We often worry about how children fare in NeuroDivergent families, but if we focus too much on what is missing, we may overlook the gifts they receive from their NeuroDiverse parent. We have a lifetime to make sense of who we are, how we are shaped by our relationships and experiences. There are so many twists and turns that you are so much more than the way you were ‘raised.’ We humans make meaning out of life, and it is through that meaning we discover who we are and the mission we are destined to fulfill.

Despite the emotional detachment, I loved my mother deeply, and for years after she passed, I missed her.

I miss how clever she was and how sometimes she was outdone by her cleverness. For example, the time she bought bowling shoes for “cheap,” for my sister and I to wear to school. Even though she bought those bowling shoes on clearance for a dollar a pair, she didn’t count on them wearing out so quickly on our daily walks to and from school. Bowling shoes are designed for sliding, after all. She could entertain my cousins for hours with stories about the constellations, pointing out Orion’s Belt and the Milky Way, and yet forget that all of us kids were hungry.

But it was my quirky mother who introduced me to feminism, handing me books by Betty Friedan and others. She wanted to raise strong, resilient, independent young women—not held back by a patriarchy. ‘Girls can be anything they want!’ she would say.

Her practical, no-nonsense approach to life instilled in me an ability to adapt, to problem-solve, and to find creative solutions in unexpected ways. While I may not have warm, sentimental stories to pass down, I carry with me the strength, resourcefulness, and independence she modeled every day.
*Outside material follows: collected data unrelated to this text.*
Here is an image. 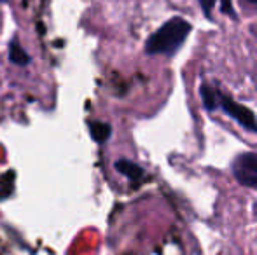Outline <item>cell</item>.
<instances>
[{
    "instance_id": "5",
    "label": "cell",
    "mask_w": 257,
    "mask_h": 255,
    "mask_svg": "<svg viewBox=\"0 0 257 255\" xmlns=\"http://www.w3.org/2000/svg\"><path fill=\"white\" fill-rule=\"evenodd\" d=\"M9 60L14 65H20V67H25V65H28V62H30V56L27 55V51L21 48L16 39L11 41L9 44Z\"/></svg>"
},
{
    "instance_id": "2",
    "label": "cell",
    "mask_w": 257,
    "mask_h": 255,
    "mask_svg": "<svg viewBox=\"0 0 257 255\" xmlns=\"http://www.w3.org/2000/svg\"><path fill=\"white\" fill-rule=\"evenodd\" d=\"M217 107H220L227 116L233 117V119L236 121V123H240L245 129L257 133V121H255L254 112H252L250 109H247V107L241 105V103L234 102L233 98L222 95L220 91L217 93Z\"/></svg>"
},
{
    "instance_id": "6",
    "label": "cell",
    "mask_w": 257,
    "mask_h": 255,
    "mask_svg": "<svg viewBox=\"0 0 257 255\" xmlns=\"http://www.w3.org/2000/svg\"><path fill=\"white\" fill-rule=\"evenodd\" d=\"M89 129H91V136L98 143L107 142L108 136H110V133H112L110 124H107V123H91L89 124Z\"/></svg>"
},
{
    "instance_id": "7",
    "label": "cell",
    "mask_w": 257,
    "mask_h": 255,
    "mask_svg": "<svg viewBox=\"0 0 257 255\" xmlns=\"http://www.w3.org/2000/svg\"><path fill=\"white\" fill-rule=\"evenodd\" d=\"M217 93H219V91L212 89L210 86H206V84L201 86V98H203L205 109H208V110L215 109V107H217Z\"/></svg>"
},
{
    "instance_id": "4",
    "label": "cell",
    "mask_w": 257,
    "mask_h": 255,
    "mask_svg": "<svg viewBox=\"0 0 257 255\" xmlns=\"http://www.w3.org/2000/svg\"><path fill=\"white\" fill-rule=\"evenodd\" d=\"M115 170L119 171L121 175H124L126 178H130L132 182H140L144 178V170L139 166V164L132 163L128 159H121L115 163Z\"/></svg>"
},
{
    "instance_id": "3",
    "label": "cell",
    "mask_w": 257,
    "mask_h": 255,
    "mask_svg": "<svg viewBox=\"0 0 257 255\" xmlns=\"http://www.w3.org/2000/svg\"><path fill=\"white\" fill-rule=\"evenodd\" d=\"M233 175L241 185L257 189V154L245 152L240 154L231 164Z\"/></svg>"
},
{
    "instance_id": "9",
    "label": "cell",
    "mask_w": 257,
    "mask_h": 255,
    "mask_svg": "<svg viewBox=\"0 0 257 255\" xmlns=\"http://www.w3.org/2000/svg\"><path fill=\"white\" fill-rule=\"evenodd\" d=\"M0 2H6V0H0Z\"/></svg>"
},
{
    "instance_id": "1",
    "label": "cell",
    "mask_w": 257,
    "mask_h": 255,
    "mask_svg": "<svg viewBox=\"0 0 257 255\" xmlns=\"http://www.w3.org/2000/svg\"><path fill=\"white\" fill-rule=\"evenodd\" d=\"M191 32V25L182 18H172L154 32L146 42L149 55H173Z\"/></svg>"
},
{
    "instance_id": "8",
    "label": "cell",
    "mask_w": 257,
    "mask_h": 255,
    "mask_svg": "<svg viewBox=\"0 0 257 255\" xmlns=\"http://www.w3.org/2000/svg\"><path fill=\"white\" fill-rule=\"evenodd\" d=\"M243 6L250 7V9H257V0H240Z\"/></svg>"
}]
</instances>
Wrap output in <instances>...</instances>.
In learning to navigate the world with her brand of love, I discovered resilience—a gift that continues to shape my life.

Others might remember their mothers through warmth, laughter, or the love that went into homemade cherry pies, but my memories are different. There were no bedtime stories or affectionate moments, yet I was shaped by her ‘Aspie’ love in a way that left its mark. She taught me resilience, ingenuity, and how to make the most of what I had—even if it came without sentimental flourishes.

Today, when I pick up my ball of twine to fix something, or look up at Orion and the Milky Way, I think of Mom—the practical, thrifty, and brilliant woman she was. I never got the bedtime kisses, but I inherited her ingenuity and resilience. That, in its own way, is a legacy too.